Many don’t realize this but internationally, dividend-paying stocks could literally be considered the market. For example, about 98% of the weight in the MSCI EAFE Index
consists of dividend-paying securities.3
That means WisdomTree can weight its broad international benchmark based on the cash dividends companies have paid in the prior year, while ending up with a representative measure of the developed world equity market. Since its inception in May 2006, the WisdomTree DEFA Index has exhibited a 0.99 correlation
to the MSCI EAFE Index.
One benefit of dividend-weighting an equity market is that the dividend yield
typically increases compared to a comparable cap-weighted index. As of March 31, for example, the WT DEFA Index had a trailing 12-month dividend yield
of 3.72%, at a time when the MSCI EAFE Index was yielding 2.98%.4
Yet historically higher dividend yields have not compromised the Index’s ability to generate total returns that exceeded EAFE on a cumulative basis since June 1, 2006. This is important. Sometimes when investors reach for yield, they sacrifice the total return potential of their equity exposure.
WisdomTree DEFA Index vs.

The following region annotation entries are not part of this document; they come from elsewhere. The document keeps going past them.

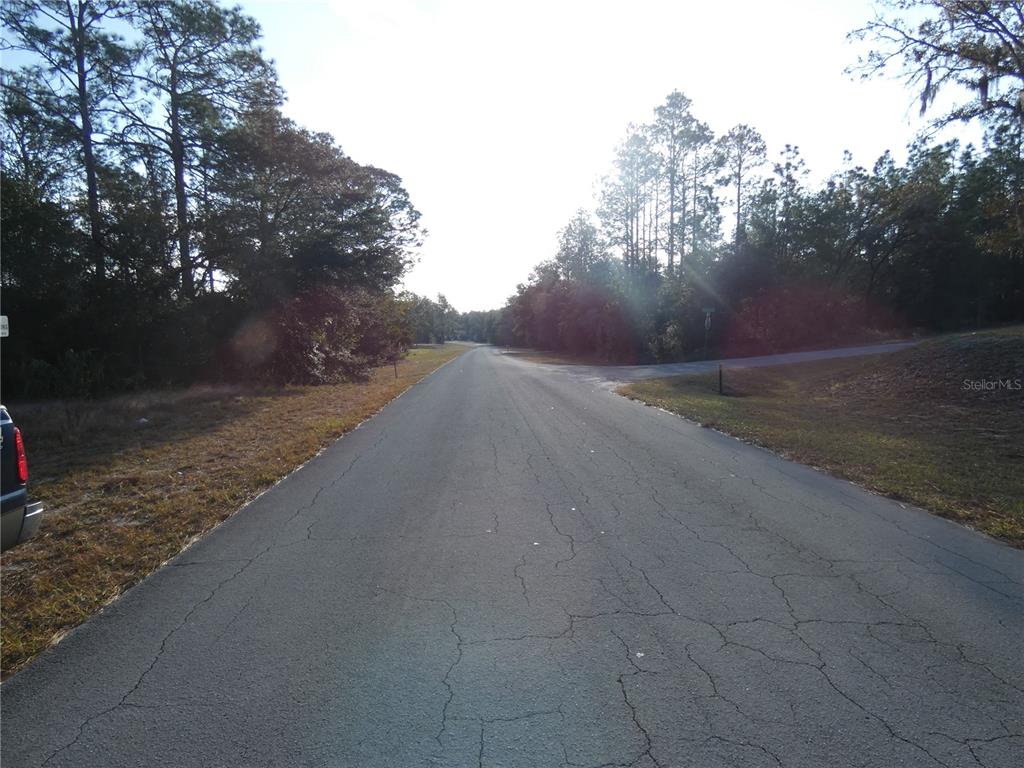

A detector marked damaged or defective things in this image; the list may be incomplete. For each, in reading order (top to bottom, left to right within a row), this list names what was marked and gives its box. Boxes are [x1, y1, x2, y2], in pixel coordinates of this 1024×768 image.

cracked asphalt surface [2, 348, 1024, 768]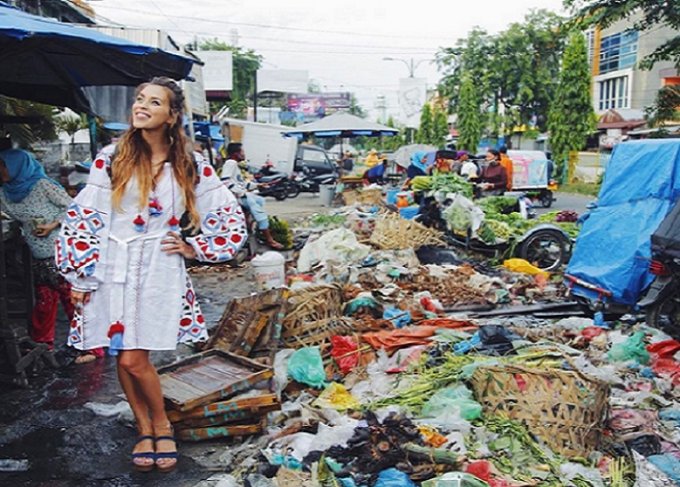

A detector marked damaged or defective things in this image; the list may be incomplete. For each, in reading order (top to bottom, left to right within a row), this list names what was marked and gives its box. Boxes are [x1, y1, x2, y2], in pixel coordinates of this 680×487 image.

broken wooden crate [158, 350, 278, 442]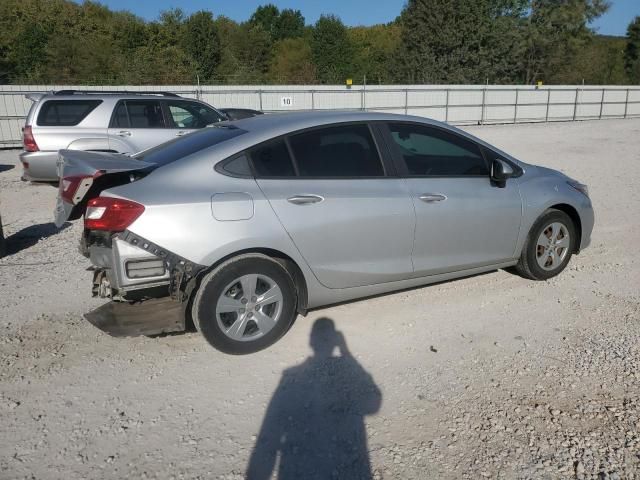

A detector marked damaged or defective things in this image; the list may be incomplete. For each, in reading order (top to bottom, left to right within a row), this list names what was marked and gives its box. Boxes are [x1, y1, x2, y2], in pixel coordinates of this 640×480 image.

broken taillight [22, 124, 38, 151]
broken taillight [84, 196, 144, 232]
damaged silver sedan [55, 110, 596, 354]
exposed rear bumper structure [83, 298, 185, 336]
crashed rear bumper [85, 298, 185, 336]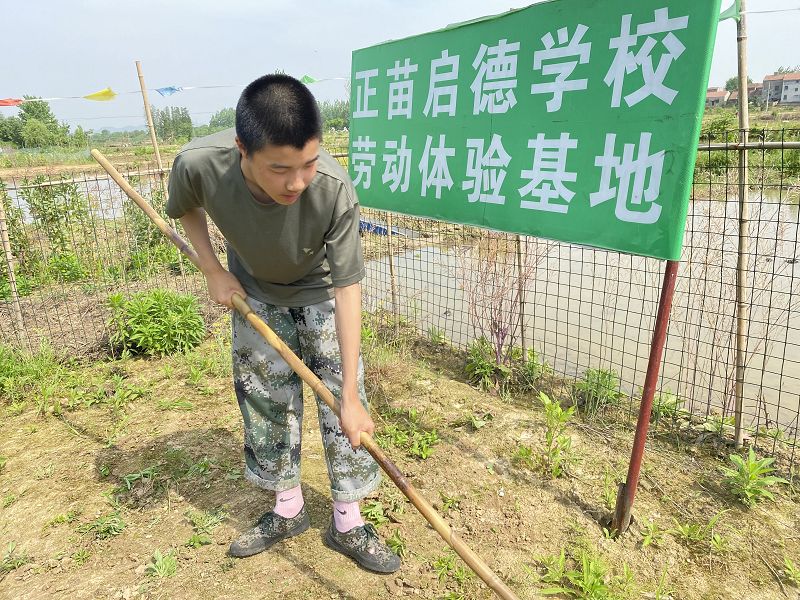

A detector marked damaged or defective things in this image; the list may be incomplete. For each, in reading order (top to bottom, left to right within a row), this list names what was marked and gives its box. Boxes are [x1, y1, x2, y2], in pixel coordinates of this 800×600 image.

rusty metal pole [612, 260, 680, 532]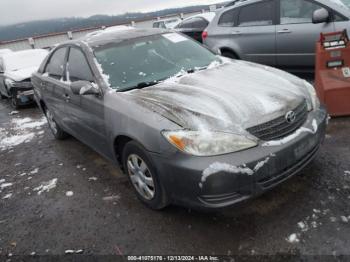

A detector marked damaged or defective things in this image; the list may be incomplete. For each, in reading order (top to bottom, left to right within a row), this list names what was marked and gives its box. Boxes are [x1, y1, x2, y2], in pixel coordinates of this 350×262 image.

damaged car [0, 49, 48, 108]
damaged car [32, 27, 328, 210]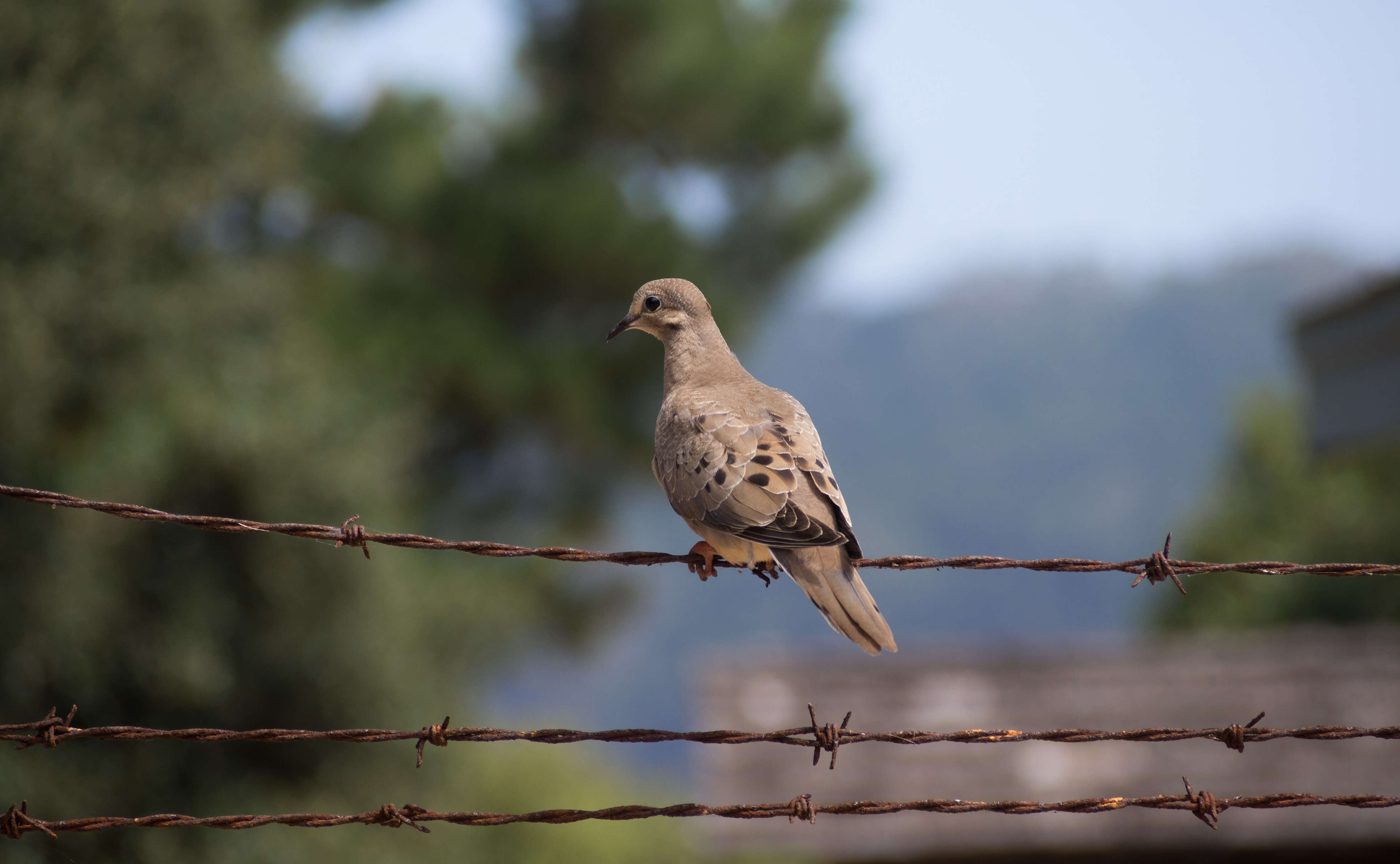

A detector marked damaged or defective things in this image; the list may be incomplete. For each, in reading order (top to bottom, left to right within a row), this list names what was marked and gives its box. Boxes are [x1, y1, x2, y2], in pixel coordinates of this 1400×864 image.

rusty barbed wire [3, 482, 1400, 577]
rust on wire [3, 482, 1400, 577]
rusty barbed wire [5, 703, 1394, 767]
rust on wire [5, 708, 1394, 762]
rusty barbed wire [3, 784, 1400, 840]
rust on wire [3, 790, 1400, 834]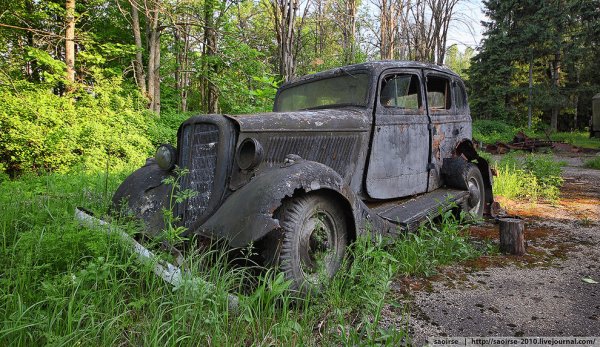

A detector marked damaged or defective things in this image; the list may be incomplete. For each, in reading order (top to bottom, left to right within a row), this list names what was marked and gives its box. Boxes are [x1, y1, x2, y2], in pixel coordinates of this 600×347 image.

abandoned vintage car [111, 60, 492, 294]
rusted car body [112, 60, 492, 294]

MSCI EAFE Index (6/1/2006--3/31/2015)
For definitions of terms and indexes in the chart, please visit our glossary.
As we see in the chart above, on an annualized basis DEFA has outperformed EAFE by 90 basis points (bps)
since its inception in June 2006. This is significant because this was a period when growth
stocks in the developed world outperformed value
stocks by 162 bps per year.5
In fact, over this period, DEFA not only beat EAFE, it outperformed the growth cut of EAFE—dispelling some myths that fundamentally weighted indexes are merely “value” indexes dressed in the latest garb.
The other interesting takeaway is the relatively low tracking error
(about 2%) that the WisdomTree DEFA Index exhibited in relation to the MSCI EAFE Index. When we divide the excess returns by that tracking error, we end up with an information ratio
of .43—a measure of risk-adjusted return
. This is a ratio some use to determine whether an investment strategy has added any value when one accounts for the “active risk
” of not using the standard cap-weighted benchmark for that asset class.
For all these reasons—representativeness of the asset class, high correlation to MSCI EAFE, comparable volatility
, higher historic total and risk-adjusted returns as well as a consistently higher dividend yield6
—the WisdomTree DEFA Index could easily be considered the “beta” for measuring the dividend-paying part of the developed world. And for those who like the strategy, it is available from WisdomTree in an ETF that is designed to track the WisdomTree DEFA Index before fees and expenses and that has been trading since 2006 as the WisdomTree DEFA Fund (DWM)
Source: Bloomberg; refers to the MSCI EAFE Index universe versus the S&P 500 Index
universe as of 6/19/15.
Source: Standard & Poor’s, with data as of the most recent Index screening date, 5/31/15.
Source: Bloomberg, as of 5/31/15.
Source: Bloomberg, as of 3/31/15.
Source: Bloomberg, with “growth” referring to the MSCI EAFE Growth Index universe, and “value” referring to the MSCI EAFE Value Index universe.
Since the inception of the WisdomTree DEFA Index, 108 month-end, trailing 12-month dividend yields have been calculated through 5/31/15, and all of them have been higher than those of the MSCI EAFE Index measured at the same times.